OSS Apache Spark with OSS Delta Lake Supports DELETE using OSS Delta 2.4.0 and above. Supports UPDATE using OSS Delta 3.0.0 and above. Requires OSS Delta 2.3.0 or above.
Delta Sharing recipients Writes are not supported on Delta Sharing tables. Databricks: Requires Databricks Runtime 14.1 or above. Open source Apache Spark: Requires delta-sharing-spark 3.1 or above.

For support with other clients, see the OSS Delta Lake integrations documentation.

Limitations

  • UniForm Iceberg v2 doesn't support deletion vectors. Apache Iceberg v3 supports deletion vectors on tables with UniForm enabled. See Use Apache Iceberg v3 features.
  • You cannot use a GENERATE statement to generate a manifest file for a table that has files using deletion vectors.
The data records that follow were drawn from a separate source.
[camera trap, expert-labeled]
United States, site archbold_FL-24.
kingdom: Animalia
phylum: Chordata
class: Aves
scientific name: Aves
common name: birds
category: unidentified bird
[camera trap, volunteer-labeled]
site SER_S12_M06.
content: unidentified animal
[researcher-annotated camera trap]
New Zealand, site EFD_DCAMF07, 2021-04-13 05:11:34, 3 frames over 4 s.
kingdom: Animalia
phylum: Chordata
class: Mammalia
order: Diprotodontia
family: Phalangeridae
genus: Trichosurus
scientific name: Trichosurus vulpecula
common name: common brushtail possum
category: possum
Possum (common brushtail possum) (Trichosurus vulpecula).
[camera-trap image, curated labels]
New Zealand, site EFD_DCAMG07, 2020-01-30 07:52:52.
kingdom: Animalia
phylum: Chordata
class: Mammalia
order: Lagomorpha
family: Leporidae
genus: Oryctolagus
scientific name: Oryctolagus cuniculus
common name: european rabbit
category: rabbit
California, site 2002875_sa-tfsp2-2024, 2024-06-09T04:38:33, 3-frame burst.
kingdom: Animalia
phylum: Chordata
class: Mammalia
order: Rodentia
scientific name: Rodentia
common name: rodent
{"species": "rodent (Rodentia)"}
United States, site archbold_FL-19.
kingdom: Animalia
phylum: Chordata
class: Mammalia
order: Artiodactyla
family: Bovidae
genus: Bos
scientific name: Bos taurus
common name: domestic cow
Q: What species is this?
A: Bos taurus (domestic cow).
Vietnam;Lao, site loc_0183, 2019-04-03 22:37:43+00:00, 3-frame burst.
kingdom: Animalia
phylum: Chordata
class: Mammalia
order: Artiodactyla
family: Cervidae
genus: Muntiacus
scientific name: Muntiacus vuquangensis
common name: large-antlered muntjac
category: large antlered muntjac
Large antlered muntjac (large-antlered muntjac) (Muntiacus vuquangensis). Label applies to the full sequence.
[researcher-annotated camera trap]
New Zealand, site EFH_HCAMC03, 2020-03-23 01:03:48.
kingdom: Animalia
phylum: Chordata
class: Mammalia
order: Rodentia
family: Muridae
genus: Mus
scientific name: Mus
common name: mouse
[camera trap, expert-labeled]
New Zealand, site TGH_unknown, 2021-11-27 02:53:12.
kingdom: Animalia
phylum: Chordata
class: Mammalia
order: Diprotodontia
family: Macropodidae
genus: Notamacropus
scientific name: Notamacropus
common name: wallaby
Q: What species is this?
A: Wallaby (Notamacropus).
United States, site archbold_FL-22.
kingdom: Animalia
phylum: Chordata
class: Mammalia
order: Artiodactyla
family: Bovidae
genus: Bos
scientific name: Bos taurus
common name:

To generate a manifest, first run a REORG TABLE … APPLY (PURGE) statement and then run the GENERATE statement. You must ensure that no concurrent write operations are running when you submit the REORG statement.
  • You cannot incrementally generate manifest files for a table with deletion vectors enabled (for example, by setting the table property delta.compatibility.symlinkFormatManifest.enabled=true).
  • If you enable deletion vectors on a materialized view or Streaming table and subsequently remove deletion vectors, deletion vectors don't apply to future writes to the view or table, but existing deletion vectors remain.
  • You cannot downgrade the table protocol after enabling deletion vectors on a materialized view or Streaming table. After enabling, the table feature for deletion vectors cannot be removed, even if you subsequently disable deletion vectors on the view or table.